■ **Page**
──────

En dehors de certains secteurs très spécialisés, les SAVS n’ont pas encore de réelle importance au Canada.

Wall St.

« Si vous n’avez pas votre propre SAVS », dit Peter Atwater, ancien chef du financement des actifs de J.P. Morgan « vous ne comptez pas ».

Désormais, même ceux qui ne comptent pas ont entendu parler des SAVS, sociétés d’acquisition à vocation spécifique, la toute nouvelle tendance incontournable dans le domaine des investissements. La compagnie d’exploration spatiale Virgin Galactic Holdings Inc. a utilisé une SAVS pour entrer en bourse en 2019. L’ancien président de la Chambre des représentants aux États-Unis, Paul Ryan, en possède une, tout comme c’est le cas de Shaquille O’Neal.

Pour rester dans le simple, les SAVS sont des réserves de liquidités sans droit de regard organisées par des groupes de fondateurs (commanditaires) et proposées au public au moyen d’offres initiales au public (OIP). Elles ont pour fonction de trouver des sociétés à acheter et à faire entrer en bourse. Une SAVS est inscrite en bourse après son OIP, et ses certificats d’actions au porteur se négocient en bourse avant qu’elle ne réalise son achat « admissible » d’une autre société.

Dans un processus d’OIP classique, une société qui souhaite lever des fonds en bourse doit déposer et obtenir un prospectus auprès des organes de réglementation et engager un placeur pour vendre les actions. « Au Canada, ce processus prend environ six mois », a dit Manoj Pundit, associé spécialisé en valeurs mobilières chez Borden Ladner Gervais s.e.n.c.r.l., s.r.l.

Le processus lié à la SAVS est plus rapide. Les SAVS trouvent leurs investisseurs au moyen de leurs propres OIP avant de trouver des sociétés à acheter. Une fois la SAVS créée, elle dispose d’une période limitée, 36 mois au plus, pendant laquelle trouver une société à acheter.

Les SAVS sont fréquemment décrites comme des sociétés « chèques en blanc » car leurs investisseurs ne savent pas ce qu’ils vont acheter. Ils se fient largement au sens des affaires des commanditaires qui leur permettra de trouver la bonne société à faire entrer en bourse et de le faire moyennant le juste prix. Certaines SAVS sont créées spécifiquement pour viser certains secteurs, par exemple les TI. D’autres pas.

« C’est une mise en commun sans droit de regard. Les actionnaires misent sur la crédibilité du commanditaire, a dit MPundit. Par conséquent, si les commanditaires font un piètre choix, le cours des actions pourrait diminuer. »

Les SAVS ne sont pas aussi populaires au Canada qu’elles le sont aux États-Unis. « Les gens ne s’emballent pas aussi facilement ici qu’aux États-Unis, a dit Simon Romano, associé chez Stikeman Elliott à Toronto. Les gens ont moins tendance à parier. »

« Je pense que les SAVS ont été créées pour régler un problème bien spécifique, soit pour donner une possibilité aux investisseurs de pénétrer dans le monde du capital privé, celui des riches investisseurs. »

──────

■ **Données**
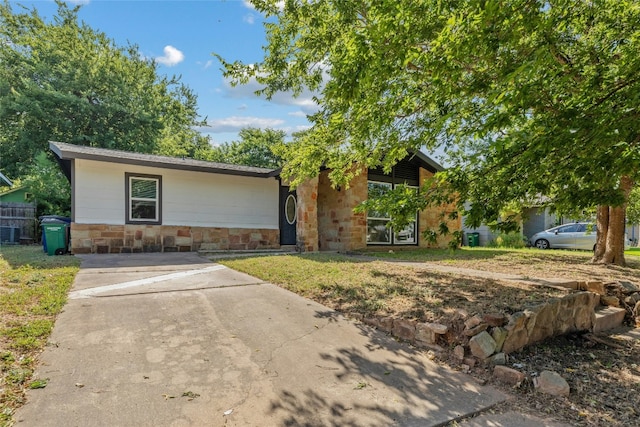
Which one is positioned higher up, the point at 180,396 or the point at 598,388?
the point at 180,396

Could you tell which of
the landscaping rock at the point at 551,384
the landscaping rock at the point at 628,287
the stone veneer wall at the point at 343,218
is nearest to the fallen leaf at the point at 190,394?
the landscaping rock at the point at 551,384

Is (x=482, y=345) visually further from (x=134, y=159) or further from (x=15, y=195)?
(x=15, y=195)

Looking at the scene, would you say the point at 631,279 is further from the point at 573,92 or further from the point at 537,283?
the point at 573,92

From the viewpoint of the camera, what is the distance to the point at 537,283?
16.3ft

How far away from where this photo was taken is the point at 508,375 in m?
2.94

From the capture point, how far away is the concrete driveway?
2.28m

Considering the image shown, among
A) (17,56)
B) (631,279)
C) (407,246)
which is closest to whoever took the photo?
(631,279)

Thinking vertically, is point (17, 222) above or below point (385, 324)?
above

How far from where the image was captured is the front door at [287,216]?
12055mm

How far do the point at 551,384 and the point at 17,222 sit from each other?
16286 millimetres

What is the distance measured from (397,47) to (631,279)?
19.7ft

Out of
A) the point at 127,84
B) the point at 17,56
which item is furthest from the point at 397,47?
the point at 17,56

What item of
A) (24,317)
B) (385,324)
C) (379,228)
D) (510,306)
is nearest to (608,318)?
(510,306)

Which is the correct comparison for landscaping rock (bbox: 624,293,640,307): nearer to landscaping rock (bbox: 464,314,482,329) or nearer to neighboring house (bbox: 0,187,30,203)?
landscaping rock (bbox: 464,314,482,329)
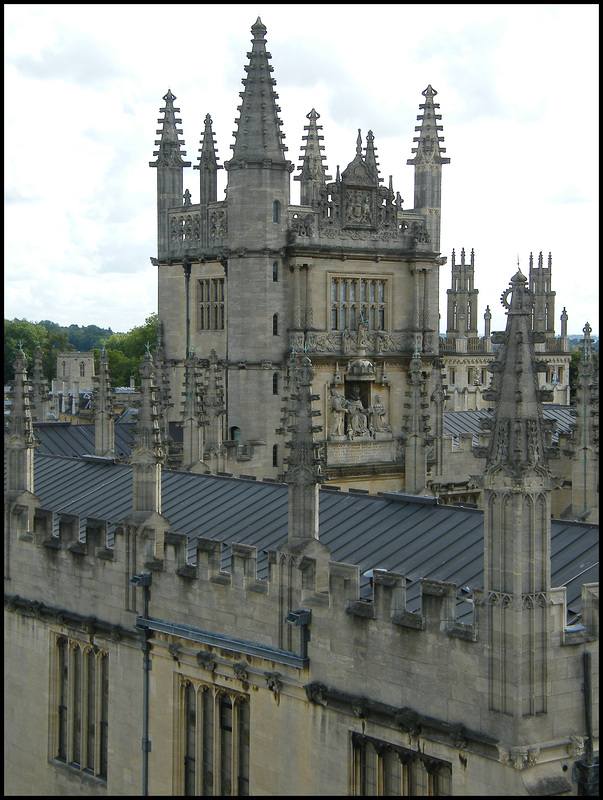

──────

■ **Liste des tâches**
1. D'après le texte sur les SAVS, de combien de temps une SAVS dispose-t-elle au plus pour trouver une société à acheter ?
2. Relevez toutes les personnes nommées dans le texte sur les SAVS.
3. Poursuivez le texte sur les SAVS au-delà de sa dernière phrase.

■ **Réponses par tâche**
1. 36 mois au plus.

2. Peter Atwater, Paul Ryan, Shaquille O'Neal, Manoj Pundit, Simon Romano

3.
James Munro, du cabinet McMillan s.e.n.c.r.l., s.r.l. à Vancouver, a récemment aidé des clients à mettre sur pied une SAVS axée sur l’acquisition d’une société américaine produisant du cannabis.

« Au Canada, les SAVS tendent à être axées sur une industrie ou un secteur particulier. Le risque pour l’investisseur est atténué lorsque chacun sait à l’avance ce à quoi il s’engage », a-t-il dit

Les sociétés américaines productrices de cannabis sont des cibles populaires pour les SAVS canadiennes, dit-il, parce que la bourse NEO Exchange, une bourse canadienne ayant un programme de SAVS, autorise l’inscription des émetteurs ayant des actifs américains dans le secteur du cannabis alors que ce n’est pas le cas des bourses américaines.

« Cela donne aux SAVS inscrites à la NEO Exchange un avantage stratégique », a-t-il dit.

Les SAVS promettent aux investisseurs non institutionnels un accès à de nouvelles actions très recherchées. « Les sociétés qui sont visées par les SAVS tendent à être celles qui se trouvent normalement hors de la portée des investisseurs ordinaires, a dit Me Pundit. Lorsque ces sociétés se transforment en sociétés ouvertes, leurs actions tendent à être très rapidement achetées par de grands investisseurs institutionnels et des amis bien renseignés. »

Toutefois, l’opération n’est pas sans risque pour l’investisseur ordinaire ne pouvant placer que 100 000 dollars. En circonvenant le processus classique d’OIP, les SAVS se passent de l’examen autrement effectué par un placeur. « Les actionnaires se fient à la réputation du commanditaire quant à la diligence et à ses antécédents dans le domaine, a dit Me Pundit. Sauf les fonds levés par la SAVS dans l’OIP, la crédibilité du commanditaire est son seul actif. »

Certaines SAVS échouent à la dernière étape, soit celle de trouver une société à acquérir, a dit Norbert Knutel, associé dans le cabinet Blake, Cassels & Graydon s.e.n.c.r.l., s.r.l. à Toronto.

« Pour une SAVS, la levée des fonds est généralement facile, mais ensuite, il faut les faire fructifier, et pour ce faire, il faut acquérir quelque chose. Et ce n’est pas toujours aussi facile que cela en a l’air », a-t-il dit.

« Je pense que pour un grand nombre des premières SAVS, les attentes différaient grandement de la réalité. Les gens pensaient que la clôture d’une SAVS serait plus facile qu’elle ne l’est en réalité », dit Me Knutel en parlant de l’opération qui a lieu après qu’une société visée a été trouvée pour fusionner avec l’acheteuse. « Il ne s’agit pas d’une fusion et acquisition typique puisque la SAVS a ses propres caractéristiques et particularités. Je pense que le secteur comprend désormais mieux le modèle et est mieux placé pour aller de l’avant. »

Parce que les commanditaires de la SAVS ont un échéancier à respecter, « ils sont sous pression. Et oui, cela signifie qu’ils peuvent ne pas faire une affaire aussi bonne que possible », a dit MPundit.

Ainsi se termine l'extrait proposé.